▶ [SOURCE EXCERPT]:
================

Priest and Legend Dies

Father Casimiro Roca died this week at age of 97 after serving decades at the Santuario de Chimayó


The Rev. Casimiro Roca, a Northern New Mexican legend known for his great faith, his enduring age and his blessing of holy dirt, died this week after having just celebrated his 97th birthday a few weeks earlier.

Fabiola Valdez, the parish administrator for the Holy Family Parish in Chimayó, tells SFR late Thursday that the Spanish-born priest, also known for his wit and his small stature, probably died in his sleep.

At least that's what Valdez would like to think when Roca hadn't been seen for a couple of days, then was discovered Tuesday morning in his bed inside his dwelling at the Holy Family Parish in Chimayó.

She said he had just celebrated his birthday on July 24.

"He chuckled with us and he seemed to be happy, but you could tell that old age was creeping in, which happens when you're 97," says Valdez, who has known the priest since she was a young girl. "He was ready, and very peaceful."


He was born in 1918 in a small town outside of Barcelona and came to the United States as a member of the Sons of the Holy Family to start a new life.

He had worked as a parish priest in Colorado before he was assigned to Northern New Mexico's Santa Cruz de la Canada Parish, which included the Santuario in 1954.

================

▶ [SET OF TASKS]:
• A. Answer these questions about the news story on Father Casimiro Roca's death:
(i) On what date had Roca celebrated his birthday?
(ii) In what year was he born?
(iii) In which state had he worked as a parish priest before coming to Northern New Mexico?
• B. Write the next part of the news story on Father Casimiro Roca's death, starting after its last sentence.

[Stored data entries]
================

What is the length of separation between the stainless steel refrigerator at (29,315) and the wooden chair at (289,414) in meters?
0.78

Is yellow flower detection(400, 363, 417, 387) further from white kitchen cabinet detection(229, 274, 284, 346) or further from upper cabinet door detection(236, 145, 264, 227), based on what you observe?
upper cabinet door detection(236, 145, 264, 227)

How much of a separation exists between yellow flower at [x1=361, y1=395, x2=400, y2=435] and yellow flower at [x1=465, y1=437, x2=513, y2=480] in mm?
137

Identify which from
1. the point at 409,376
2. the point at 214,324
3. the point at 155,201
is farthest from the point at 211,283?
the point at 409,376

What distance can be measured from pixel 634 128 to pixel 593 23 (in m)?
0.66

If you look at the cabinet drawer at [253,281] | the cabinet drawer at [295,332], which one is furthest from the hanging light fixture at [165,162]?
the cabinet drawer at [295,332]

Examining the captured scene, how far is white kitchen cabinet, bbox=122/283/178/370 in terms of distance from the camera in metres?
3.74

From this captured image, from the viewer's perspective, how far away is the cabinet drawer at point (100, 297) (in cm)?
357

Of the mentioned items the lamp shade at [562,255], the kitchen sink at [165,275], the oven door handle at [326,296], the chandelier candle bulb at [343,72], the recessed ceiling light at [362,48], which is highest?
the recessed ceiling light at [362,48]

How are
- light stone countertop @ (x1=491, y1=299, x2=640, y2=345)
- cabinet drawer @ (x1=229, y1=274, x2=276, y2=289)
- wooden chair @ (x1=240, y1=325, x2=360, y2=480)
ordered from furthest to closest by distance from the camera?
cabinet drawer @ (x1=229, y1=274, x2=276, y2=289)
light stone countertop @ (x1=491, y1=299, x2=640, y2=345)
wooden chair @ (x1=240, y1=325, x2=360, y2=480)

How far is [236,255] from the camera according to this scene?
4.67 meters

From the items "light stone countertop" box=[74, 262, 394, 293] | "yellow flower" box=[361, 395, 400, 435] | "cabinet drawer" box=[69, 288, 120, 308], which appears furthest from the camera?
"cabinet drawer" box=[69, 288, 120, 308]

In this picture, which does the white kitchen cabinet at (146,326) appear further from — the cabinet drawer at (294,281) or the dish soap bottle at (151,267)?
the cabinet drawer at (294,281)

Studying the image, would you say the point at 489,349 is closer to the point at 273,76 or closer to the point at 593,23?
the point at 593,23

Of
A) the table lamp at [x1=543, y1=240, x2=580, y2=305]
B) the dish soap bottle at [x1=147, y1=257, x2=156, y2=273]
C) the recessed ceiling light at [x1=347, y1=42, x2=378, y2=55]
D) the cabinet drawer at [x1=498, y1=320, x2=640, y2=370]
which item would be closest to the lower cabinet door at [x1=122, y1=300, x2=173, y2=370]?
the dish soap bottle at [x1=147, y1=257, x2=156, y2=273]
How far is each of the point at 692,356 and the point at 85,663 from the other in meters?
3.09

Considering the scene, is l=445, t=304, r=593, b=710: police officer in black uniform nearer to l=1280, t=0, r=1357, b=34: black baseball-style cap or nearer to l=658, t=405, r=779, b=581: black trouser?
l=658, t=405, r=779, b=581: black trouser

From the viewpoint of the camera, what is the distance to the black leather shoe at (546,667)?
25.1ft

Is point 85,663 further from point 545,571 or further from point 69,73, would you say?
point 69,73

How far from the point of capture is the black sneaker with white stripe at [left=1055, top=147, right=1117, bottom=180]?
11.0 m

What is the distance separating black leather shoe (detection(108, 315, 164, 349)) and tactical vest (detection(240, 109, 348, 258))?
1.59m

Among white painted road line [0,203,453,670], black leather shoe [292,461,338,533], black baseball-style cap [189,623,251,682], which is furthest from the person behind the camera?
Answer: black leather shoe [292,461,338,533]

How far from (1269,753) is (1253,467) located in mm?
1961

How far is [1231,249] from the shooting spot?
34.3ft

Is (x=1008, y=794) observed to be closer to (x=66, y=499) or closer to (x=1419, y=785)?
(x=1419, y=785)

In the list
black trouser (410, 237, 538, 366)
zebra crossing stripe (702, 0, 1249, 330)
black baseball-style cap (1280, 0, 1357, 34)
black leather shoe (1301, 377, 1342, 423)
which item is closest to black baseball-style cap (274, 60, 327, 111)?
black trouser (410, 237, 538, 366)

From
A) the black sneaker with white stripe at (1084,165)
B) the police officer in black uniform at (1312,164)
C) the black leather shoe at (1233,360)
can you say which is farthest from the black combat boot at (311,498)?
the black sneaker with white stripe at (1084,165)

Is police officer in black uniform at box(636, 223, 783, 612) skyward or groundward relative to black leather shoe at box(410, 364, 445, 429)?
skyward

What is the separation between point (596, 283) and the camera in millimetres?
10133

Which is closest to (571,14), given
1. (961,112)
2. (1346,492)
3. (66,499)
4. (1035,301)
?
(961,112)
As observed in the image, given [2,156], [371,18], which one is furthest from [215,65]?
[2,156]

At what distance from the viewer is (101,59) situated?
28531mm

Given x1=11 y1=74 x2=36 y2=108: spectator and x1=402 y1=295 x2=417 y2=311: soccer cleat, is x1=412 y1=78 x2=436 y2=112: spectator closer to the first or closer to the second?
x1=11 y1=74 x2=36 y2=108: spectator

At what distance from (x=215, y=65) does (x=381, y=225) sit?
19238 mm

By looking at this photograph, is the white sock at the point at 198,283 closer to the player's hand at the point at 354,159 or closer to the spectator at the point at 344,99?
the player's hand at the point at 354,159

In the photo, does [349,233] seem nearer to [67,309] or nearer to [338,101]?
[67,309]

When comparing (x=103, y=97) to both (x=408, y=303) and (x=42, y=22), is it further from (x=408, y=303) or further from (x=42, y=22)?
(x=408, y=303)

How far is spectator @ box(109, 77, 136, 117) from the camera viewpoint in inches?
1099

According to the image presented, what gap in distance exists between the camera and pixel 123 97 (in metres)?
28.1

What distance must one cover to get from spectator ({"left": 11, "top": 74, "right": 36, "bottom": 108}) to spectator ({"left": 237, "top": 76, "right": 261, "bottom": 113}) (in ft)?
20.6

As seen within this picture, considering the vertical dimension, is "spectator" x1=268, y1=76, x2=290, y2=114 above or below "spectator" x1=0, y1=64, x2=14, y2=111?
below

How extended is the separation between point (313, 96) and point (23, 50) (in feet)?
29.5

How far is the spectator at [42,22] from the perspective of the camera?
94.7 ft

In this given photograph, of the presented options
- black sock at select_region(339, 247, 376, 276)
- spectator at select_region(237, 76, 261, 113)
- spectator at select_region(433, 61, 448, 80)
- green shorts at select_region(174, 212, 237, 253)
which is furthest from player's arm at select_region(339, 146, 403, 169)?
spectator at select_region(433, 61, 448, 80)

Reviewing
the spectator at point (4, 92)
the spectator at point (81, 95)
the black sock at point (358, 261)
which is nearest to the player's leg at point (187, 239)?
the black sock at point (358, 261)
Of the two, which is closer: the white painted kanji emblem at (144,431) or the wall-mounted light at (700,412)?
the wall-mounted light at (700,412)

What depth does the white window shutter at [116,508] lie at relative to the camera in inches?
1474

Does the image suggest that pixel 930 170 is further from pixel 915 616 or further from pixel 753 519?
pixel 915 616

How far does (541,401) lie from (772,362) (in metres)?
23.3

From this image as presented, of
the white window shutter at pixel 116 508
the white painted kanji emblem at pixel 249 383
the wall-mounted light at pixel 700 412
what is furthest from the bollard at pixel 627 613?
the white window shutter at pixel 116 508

================

▶ [EXERCISE ANSWERS]:
• A.
(i) July 24
(ii) 1918
(iii) Colorado

• B.
Known affectionately over the years as el curita loco de Chimayó ("the little crazy priest"), Roca spent the last few years of his life at Holy Family,  just  two miles away from the Santuario de Chimayo. But it was at the santuario where he said over thousands of Masses in the last five decades, cementing his popularity among the parish there.


In fact, the priest was so popular that a wood figurine has been carved in his image, fetching for $100 at the gift shop off the Santuario. It is inside the gift shop that Roca had wished to be buried, and a six-foot hole has already been dug, in fact. He said he wanted that to be his final resting place because he feels so close to the Santuario.


It was Roca, in fact, who saved the great and historic Santuario from ruin by adding flagstone to the floor in the late 1970s to shore up the foundation, which had been sinking as a result of too many people scooping up dirt from it, thinking it contained healing powers when rubbed on themselves.

For decades, the dirt, whose popularity has so grown that it's mailed out of state and country to the dying, has lured thousands of people from around New Mexico during Easter. And part of  the dirt's very lore started with Roca, who seized on the dirt's long reputation as miraculous, then promoted it through the years, blessing the stuff in bulk.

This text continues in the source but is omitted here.